● **Exercise prompt**
The entries below should be quoted exactly, with no pictures carried over.

═══ Supplied entries

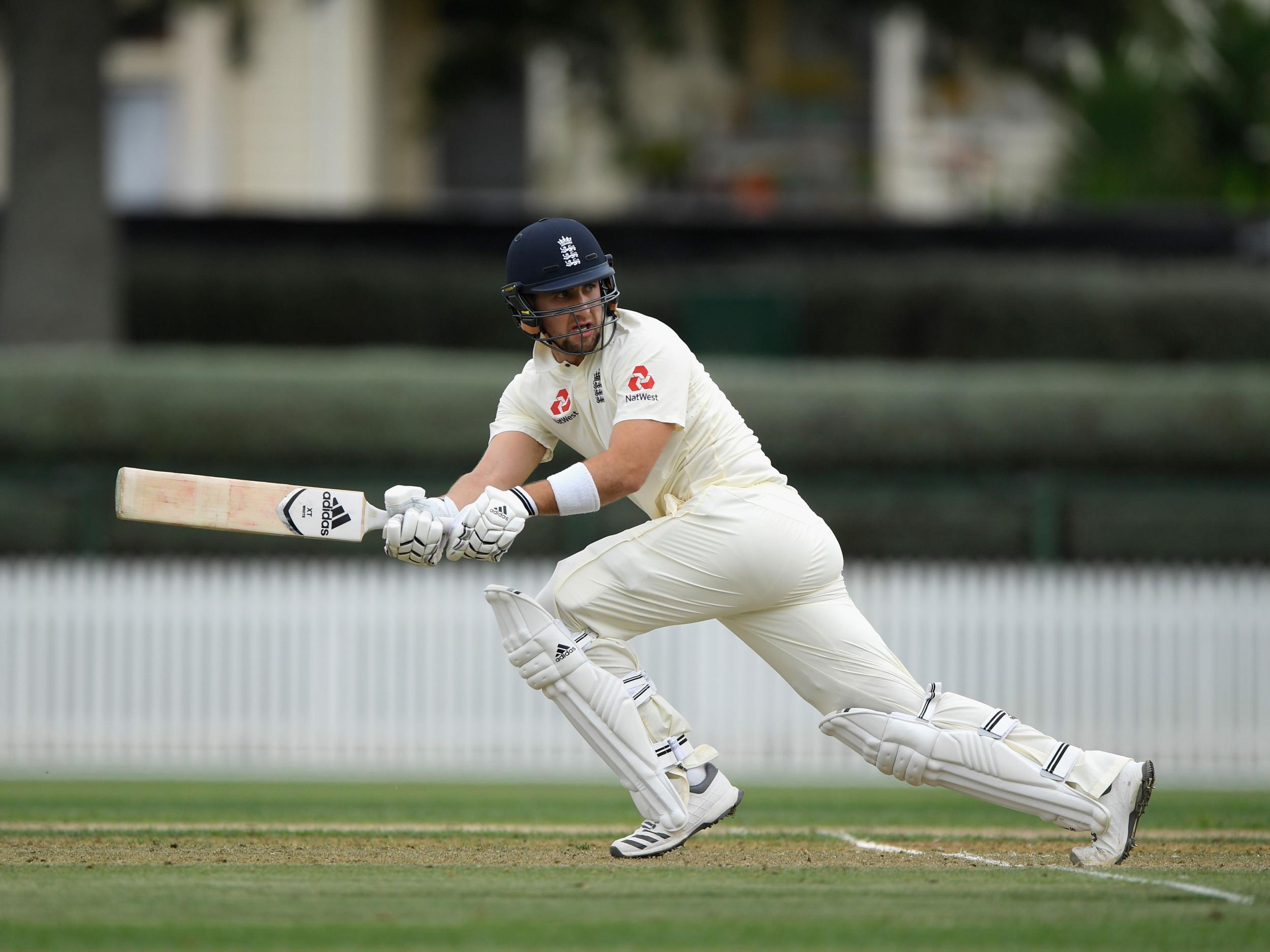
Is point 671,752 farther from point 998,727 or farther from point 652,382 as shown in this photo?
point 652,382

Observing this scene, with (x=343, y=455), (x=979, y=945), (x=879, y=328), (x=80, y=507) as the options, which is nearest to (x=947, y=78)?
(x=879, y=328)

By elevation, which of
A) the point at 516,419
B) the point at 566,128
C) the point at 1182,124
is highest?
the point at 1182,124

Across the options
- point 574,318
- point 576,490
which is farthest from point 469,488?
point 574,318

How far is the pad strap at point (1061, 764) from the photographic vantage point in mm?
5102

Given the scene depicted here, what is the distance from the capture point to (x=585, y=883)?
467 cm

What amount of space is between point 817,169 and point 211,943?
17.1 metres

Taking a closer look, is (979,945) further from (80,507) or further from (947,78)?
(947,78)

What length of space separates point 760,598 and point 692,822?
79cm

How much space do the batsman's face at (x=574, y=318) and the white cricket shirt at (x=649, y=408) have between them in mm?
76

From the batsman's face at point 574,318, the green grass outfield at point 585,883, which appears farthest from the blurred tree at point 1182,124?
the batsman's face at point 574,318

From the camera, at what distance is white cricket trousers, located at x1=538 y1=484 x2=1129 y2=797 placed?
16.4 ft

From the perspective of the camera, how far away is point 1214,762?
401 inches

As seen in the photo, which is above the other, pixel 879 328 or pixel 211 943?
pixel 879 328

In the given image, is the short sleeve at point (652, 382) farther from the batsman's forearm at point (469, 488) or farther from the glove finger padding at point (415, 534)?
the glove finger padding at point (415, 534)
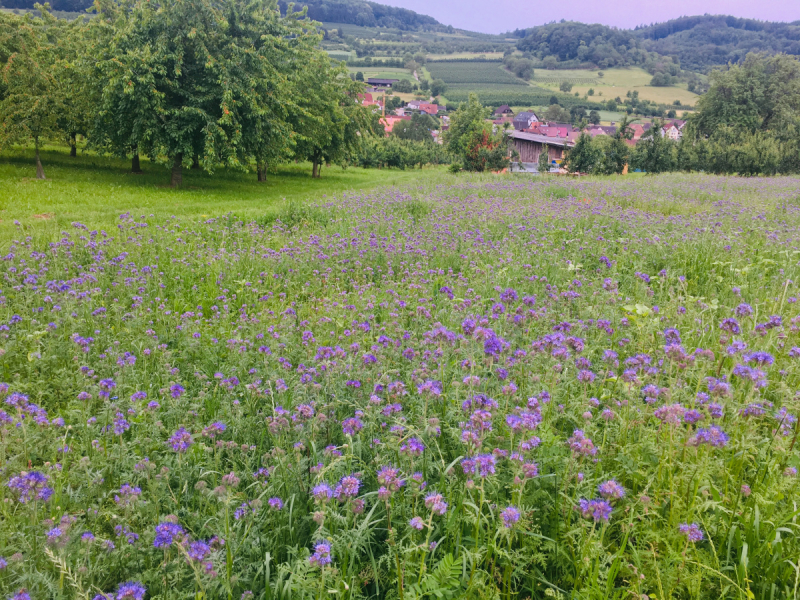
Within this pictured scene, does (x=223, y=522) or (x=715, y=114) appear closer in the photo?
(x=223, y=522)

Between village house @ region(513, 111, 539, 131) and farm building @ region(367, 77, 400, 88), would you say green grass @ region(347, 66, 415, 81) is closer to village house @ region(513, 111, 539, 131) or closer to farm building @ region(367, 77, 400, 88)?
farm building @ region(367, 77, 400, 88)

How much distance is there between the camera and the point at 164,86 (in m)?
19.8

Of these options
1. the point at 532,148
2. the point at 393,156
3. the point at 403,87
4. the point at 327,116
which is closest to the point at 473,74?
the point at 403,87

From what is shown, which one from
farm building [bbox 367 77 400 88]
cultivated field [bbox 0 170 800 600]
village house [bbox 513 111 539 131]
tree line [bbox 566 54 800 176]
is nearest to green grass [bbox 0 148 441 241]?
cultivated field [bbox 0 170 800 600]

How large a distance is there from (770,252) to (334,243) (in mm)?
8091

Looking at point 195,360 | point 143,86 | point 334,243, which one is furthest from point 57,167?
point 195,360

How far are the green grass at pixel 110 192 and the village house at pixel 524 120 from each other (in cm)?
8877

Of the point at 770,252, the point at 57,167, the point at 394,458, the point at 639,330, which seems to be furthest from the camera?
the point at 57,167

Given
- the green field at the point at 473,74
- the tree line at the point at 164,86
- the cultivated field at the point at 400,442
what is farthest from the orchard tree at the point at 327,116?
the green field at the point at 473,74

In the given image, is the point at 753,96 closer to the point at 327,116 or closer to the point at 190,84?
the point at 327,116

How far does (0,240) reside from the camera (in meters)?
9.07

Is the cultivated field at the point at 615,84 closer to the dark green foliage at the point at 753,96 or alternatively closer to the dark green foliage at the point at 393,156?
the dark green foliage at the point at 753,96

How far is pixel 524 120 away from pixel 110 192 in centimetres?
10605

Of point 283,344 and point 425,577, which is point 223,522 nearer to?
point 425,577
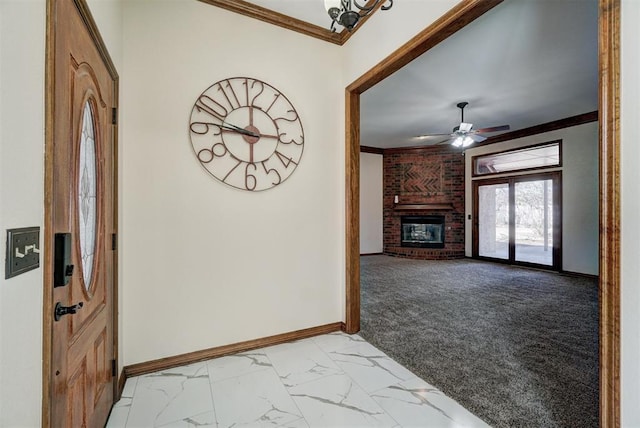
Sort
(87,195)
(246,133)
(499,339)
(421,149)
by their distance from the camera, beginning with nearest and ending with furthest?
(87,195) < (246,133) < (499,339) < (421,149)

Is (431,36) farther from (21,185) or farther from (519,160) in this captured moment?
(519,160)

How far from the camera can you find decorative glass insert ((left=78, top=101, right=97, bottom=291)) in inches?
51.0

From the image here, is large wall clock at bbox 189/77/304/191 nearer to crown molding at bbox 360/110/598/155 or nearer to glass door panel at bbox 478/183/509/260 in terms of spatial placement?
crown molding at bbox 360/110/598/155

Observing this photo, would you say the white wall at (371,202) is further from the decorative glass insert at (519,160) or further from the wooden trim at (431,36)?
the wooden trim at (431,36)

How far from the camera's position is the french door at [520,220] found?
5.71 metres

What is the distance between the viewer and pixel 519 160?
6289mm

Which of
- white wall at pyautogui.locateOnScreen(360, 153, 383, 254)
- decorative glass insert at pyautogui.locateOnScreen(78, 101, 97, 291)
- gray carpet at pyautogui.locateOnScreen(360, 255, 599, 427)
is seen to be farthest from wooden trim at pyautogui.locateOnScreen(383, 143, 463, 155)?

══════

● **Answer to this problem**
Is point 671,752 farther from point 998,727 or farther from point 652,382 as shown in this photo?
point 652,382

Observing this scene, with (x=343, y=455), (x=979, y=945), (x=879, y=328), (x=80, y=507) as the options, which is nearest to (x=947, y=78)?
(x=879, y=328)

By elevation, which of
A) the point at 516,419
B) the point at 566,128
C) the point at 1182,124
is highest?
the point at 1182,124

Across the options
- point 574,318
- point 576,490
which is farthest from point 469,488?
point 574,318

How far is the pad strap at point (1061, 764) from the photographic vantage point in mm?
5102

Given the scene depicted here, what is the distance from the capture point to (x=585, y=883)?
467 cm

What amount of space is between point 817,169 and point 211,943?
17.1 metres

Taking a closer look, is (979,945) further from (80,507) or further from (947,78)?
(947,78)

What length of space separates point 760,598 and point 692,822?
79cm

How much space do the batsman's face at (x=574, y=318) and the white cricket shirt at (x=649, y=408) have between them in mm?
76

From the batsman's face at point 574,318, the green grass outfield at point 585,883, which appears farthest from the blurred tree at point 1182,124?
the batsman's face at point 574,318

From the camera, at what distance is white cricket trousers, located at x1=538 y1=484 x2=1129 y2=797 placed?
16.4 ft

From the perspective of the camera, how far away is point 1214,762?
401 inches

As seen in the photo, which is above the other, pixel 879 328 or pixel 211 943?
pixel 879 328

In the given image, is the short sleeve at point (652, 382) farther from the batsman's forearm at point (469, 488) or farther from the glove finger padding at point (415, 534)?
the glove finger padding at point (415, 534)
Within this pictured scene, does (x=223, y=522) or (x=715, y=114) appear closer in the photo?
(x=223, y=522)

Between village house @ region(513, 111, 539, 131) and farm building @ region(367, 77, 400, 88), would you say green grass @ region(347, 66, 415, 81) is closer to village house @ region(513, 111, 539, 131) or closer to farm building @ region(367, 77, 400, 88)?
farm building @ region(367, 77, 400, 88)

How much distance is there between the camera and the point at 164,86 (in m)?
19.8

Of these options
1. the point at 532,148
2. the point at 393,156
3. the point at 403,87
4. the point at 327,116
which is closest to the point at 473,74?
the point at 403,87

From what is shown, which one from
farm building [bbox 367 77 400 88]
cultivated field [bbox 0 170 800 600]
village house [bbox 513 111 539 131]
tree line [bbox 566 54 800 176]
is nearest to green grass [bbox 0 148 441 241]?
cultivated field [bbox 0 170 800 600]

How large a distance is there from (770,252) to (334,243) (in mm)?
8091

Looking at point 195,360 | point 143,86 | point 334,243, which one is furthest from point 57,167?
point 195,360

How far are the green grass at pixel 110 192 and the village house at pixel 524 120 from each other (in cm)?
8877

Of the point at 770,252, the point at 57,167, the point at 394,458, the point at 639,330, which seems to be furthest from the camera?
the point at 57,167

Given
- the green field at the point at 473,74
- the tree line at the point at 164,86
- the cultivated field at the point at 400,442
what is farthest from the orchard tree at the point at 327,116?
the green field at the point at 473,74

In the given image, is the point at 753,96 closer to the point at 327,116 or closer to the point at 190,84?
the point at 327,116

How far does (0,240) reside from the camera (in meters)?
9.07

Is the cultivated field at the point at 615,84 closer to the dark green foliage at the point at 753,96 or alternatively closer to the dark green foliage at the point at 393,156?
the dark green foliage at the point at 753,96

How far is pixel 524 120 away from pixel 110 192 in centimetres?
10605

Of point 283,344 and point 425,577, which is point 223,522 nearer to?
point 425,577
Sort
(87,195)
(246,133)
(499,339)
(421,149)
by their distance from the camera, beginning with nearest and ending with furthest?
(87,195) < (246,133) < (499,339) < (421,149)

Is (431,36) farther from (21,185) or farther from (519,160) in this captured moment?
(519,160)

How far from the camera can you find decorative glass insert ((left=78, top=101, right=97, bottom=291)) in inches?
51.0

From the image here, is large wall clock at bbox 189/77/304/191 nearer to crown molding at bbox 360/110/598/155 or nearer to glass door panel at bbox 478/183/509/260 in terms of spatial placement?
crown molding at bbox 360/110/598/155

Observing this photo, would you say the white wall at (371,202) is further from the decorative glass insert at (519,160) or further from the wooden trim at (431,36)?
the wooden trim at (431,36)

How far from the camera's position is the french door at [520,220] found?
5.71 metres

What is the distance between the viewer and pixel 519 160?
6289mm

Which of
- white wall at pyautogui.locateOnScreen(360, 153, 383, 254)
- decorative glass insert at pyautogui.locateOnScreen(78, 101, 97, 291)
- gray carpet at pyautogui.locateOnScreen(360, 255, 599, 427)
is seen to be farthest from wooden trim at pyautogui.locateOnScreen(383, 143, 463, 155)?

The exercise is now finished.